- Problem description
The stretch from the line with "Three Problems And" through the line with "Biogas Production Monitoring" in the records below: write it out exactly, and nothing else.

----------

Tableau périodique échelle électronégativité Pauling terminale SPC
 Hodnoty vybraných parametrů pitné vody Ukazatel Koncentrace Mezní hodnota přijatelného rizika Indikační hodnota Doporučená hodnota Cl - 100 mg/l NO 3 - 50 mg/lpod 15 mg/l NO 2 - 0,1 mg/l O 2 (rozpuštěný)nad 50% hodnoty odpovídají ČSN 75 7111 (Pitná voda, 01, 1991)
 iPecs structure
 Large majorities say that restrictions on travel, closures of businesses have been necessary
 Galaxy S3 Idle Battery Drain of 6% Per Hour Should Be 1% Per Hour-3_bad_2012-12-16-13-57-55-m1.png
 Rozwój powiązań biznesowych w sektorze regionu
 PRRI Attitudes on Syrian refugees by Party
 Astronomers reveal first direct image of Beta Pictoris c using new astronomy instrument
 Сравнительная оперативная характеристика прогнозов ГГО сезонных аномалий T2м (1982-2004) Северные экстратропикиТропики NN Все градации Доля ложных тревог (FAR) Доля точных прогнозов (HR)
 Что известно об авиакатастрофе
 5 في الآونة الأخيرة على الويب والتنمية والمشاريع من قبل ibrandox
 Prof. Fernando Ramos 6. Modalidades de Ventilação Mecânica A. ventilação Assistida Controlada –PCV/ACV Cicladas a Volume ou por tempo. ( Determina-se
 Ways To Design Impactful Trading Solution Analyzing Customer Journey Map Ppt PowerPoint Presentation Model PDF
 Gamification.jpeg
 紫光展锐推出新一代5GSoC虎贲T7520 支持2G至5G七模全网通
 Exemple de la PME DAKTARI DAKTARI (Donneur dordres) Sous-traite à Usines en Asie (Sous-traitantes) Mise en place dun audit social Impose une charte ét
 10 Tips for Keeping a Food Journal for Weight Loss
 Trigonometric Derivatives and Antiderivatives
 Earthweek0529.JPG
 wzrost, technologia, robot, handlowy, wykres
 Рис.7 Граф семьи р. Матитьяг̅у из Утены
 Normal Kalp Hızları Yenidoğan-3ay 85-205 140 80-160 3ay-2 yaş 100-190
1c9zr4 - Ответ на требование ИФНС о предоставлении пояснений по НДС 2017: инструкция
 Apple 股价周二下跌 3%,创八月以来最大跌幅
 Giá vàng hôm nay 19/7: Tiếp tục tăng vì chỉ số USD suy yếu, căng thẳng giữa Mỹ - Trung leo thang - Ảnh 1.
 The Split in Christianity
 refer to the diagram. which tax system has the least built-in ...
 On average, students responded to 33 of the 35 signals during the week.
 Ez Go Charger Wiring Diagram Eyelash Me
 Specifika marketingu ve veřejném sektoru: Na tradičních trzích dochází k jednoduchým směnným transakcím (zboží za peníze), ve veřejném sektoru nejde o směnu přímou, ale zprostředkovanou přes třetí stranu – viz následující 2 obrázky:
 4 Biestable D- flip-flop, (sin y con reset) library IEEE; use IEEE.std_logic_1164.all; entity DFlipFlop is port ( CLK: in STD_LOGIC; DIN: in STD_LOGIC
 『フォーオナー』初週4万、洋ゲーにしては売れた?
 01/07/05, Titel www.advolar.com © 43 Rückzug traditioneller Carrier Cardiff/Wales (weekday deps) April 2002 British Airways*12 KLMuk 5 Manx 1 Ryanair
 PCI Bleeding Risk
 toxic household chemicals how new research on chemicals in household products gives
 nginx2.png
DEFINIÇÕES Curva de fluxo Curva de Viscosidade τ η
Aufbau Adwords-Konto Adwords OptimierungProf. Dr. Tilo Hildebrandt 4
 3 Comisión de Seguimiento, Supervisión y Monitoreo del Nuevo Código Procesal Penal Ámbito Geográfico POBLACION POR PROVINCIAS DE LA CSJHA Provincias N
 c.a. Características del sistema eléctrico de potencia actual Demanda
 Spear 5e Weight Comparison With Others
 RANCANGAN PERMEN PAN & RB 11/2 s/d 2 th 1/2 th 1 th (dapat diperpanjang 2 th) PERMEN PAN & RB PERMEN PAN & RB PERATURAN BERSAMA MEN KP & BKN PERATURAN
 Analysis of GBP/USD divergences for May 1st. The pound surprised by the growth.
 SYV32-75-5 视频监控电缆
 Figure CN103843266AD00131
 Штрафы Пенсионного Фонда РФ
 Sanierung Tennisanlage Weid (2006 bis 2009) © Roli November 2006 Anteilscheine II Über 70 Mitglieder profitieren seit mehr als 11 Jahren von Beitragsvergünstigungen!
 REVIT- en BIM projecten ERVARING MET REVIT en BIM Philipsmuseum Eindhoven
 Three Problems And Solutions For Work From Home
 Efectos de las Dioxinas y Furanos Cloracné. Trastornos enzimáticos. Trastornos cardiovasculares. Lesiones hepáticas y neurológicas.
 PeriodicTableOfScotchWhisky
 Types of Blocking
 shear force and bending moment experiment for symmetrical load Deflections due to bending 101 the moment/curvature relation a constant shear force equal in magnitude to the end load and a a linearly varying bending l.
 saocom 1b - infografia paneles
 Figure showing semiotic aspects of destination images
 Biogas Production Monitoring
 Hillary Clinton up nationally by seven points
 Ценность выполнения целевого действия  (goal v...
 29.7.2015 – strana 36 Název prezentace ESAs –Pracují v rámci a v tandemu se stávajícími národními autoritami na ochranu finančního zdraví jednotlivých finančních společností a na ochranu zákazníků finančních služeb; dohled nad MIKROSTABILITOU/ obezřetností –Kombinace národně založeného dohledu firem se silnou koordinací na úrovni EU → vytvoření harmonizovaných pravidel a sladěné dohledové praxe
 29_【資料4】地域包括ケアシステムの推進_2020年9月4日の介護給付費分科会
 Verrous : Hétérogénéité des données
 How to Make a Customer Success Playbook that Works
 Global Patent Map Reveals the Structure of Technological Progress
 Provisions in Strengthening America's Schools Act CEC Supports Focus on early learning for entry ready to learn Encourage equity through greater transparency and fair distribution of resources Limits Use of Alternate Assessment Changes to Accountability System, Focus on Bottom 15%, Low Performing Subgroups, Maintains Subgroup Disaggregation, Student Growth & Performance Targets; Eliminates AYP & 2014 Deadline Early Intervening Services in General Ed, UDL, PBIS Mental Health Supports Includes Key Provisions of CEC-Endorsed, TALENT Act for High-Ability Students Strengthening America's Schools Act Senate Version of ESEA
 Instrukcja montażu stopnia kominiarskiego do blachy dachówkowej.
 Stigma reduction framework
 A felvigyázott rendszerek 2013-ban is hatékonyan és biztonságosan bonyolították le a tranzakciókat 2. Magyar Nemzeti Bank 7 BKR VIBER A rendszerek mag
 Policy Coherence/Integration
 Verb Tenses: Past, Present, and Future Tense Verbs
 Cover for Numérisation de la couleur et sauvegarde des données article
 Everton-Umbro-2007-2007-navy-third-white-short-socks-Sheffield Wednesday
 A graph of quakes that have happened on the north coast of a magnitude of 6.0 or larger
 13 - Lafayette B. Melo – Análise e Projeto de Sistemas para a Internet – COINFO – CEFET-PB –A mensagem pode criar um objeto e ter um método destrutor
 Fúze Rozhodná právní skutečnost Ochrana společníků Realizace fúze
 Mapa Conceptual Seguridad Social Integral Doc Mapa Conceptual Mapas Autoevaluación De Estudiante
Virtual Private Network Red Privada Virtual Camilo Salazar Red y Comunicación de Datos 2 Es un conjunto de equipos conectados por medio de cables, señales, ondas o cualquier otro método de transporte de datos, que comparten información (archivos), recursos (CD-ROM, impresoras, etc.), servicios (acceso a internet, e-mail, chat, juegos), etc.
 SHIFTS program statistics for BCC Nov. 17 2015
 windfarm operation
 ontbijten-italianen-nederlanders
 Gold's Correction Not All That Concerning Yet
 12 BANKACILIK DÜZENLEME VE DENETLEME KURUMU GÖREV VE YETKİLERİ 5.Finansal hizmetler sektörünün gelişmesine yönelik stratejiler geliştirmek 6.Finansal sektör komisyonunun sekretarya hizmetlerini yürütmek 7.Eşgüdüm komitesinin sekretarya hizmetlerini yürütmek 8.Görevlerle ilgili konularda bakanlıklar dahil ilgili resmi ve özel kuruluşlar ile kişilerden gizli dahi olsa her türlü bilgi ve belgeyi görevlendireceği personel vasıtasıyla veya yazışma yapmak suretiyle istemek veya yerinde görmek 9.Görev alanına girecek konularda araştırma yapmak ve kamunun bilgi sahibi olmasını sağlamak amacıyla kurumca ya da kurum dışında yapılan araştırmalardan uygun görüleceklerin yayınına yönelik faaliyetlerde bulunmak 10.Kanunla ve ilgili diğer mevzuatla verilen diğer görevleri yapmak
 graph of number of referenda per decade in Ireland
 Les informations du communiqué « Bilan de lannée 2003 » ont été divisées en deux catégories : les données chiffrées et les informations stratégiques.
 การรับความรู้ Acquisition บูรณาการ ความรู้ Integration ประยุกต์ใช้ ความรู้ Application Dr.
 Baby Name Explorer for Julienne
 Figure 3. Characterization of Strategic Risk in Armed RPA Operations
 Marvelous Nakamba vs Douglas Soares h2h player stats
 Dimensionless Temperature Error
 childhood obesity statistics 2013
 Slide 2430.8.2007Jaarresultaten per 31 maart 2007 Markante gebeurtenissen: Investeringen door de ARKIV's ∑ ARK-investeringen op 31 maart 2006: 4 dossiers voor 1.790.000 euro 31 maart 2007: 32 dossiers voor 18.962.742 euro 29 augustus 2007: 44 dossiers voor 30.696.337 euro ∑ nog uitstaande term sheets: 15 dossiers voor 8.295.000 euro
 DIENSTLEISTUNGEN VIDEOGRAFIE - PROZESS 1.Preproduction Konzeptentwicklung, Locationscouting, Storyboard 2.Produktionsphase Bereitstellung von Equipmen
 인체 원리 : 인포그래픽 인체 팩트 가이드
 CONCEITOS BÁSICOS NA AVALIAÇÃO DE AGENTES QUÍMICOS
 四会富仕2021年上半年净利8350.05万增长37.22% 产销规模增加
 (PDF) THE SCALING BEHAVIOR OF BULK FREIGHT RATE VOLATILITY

----------

- Written solution
 Three Problems And Solutions For Work From Home
 Efectos de las Dioxinas y Furanos Cloracné. Trastornos enzimáticos. Trastornos cardiovasculares. Lesiones hepáticas y neurológicas.
 PeriodicTableOfScotchWhisky
 Types of Blocking
 shear force and bending moment experiment for symmetrical load Deflections due to bending 101 the moment/curvature relation a constant shear force equal in magnitude to the end load and a a linearly varying bending l.
 saocom 1b - infografia paneles
 Figure showing semiotic aspects of destination images
 Biogas Production Monitoring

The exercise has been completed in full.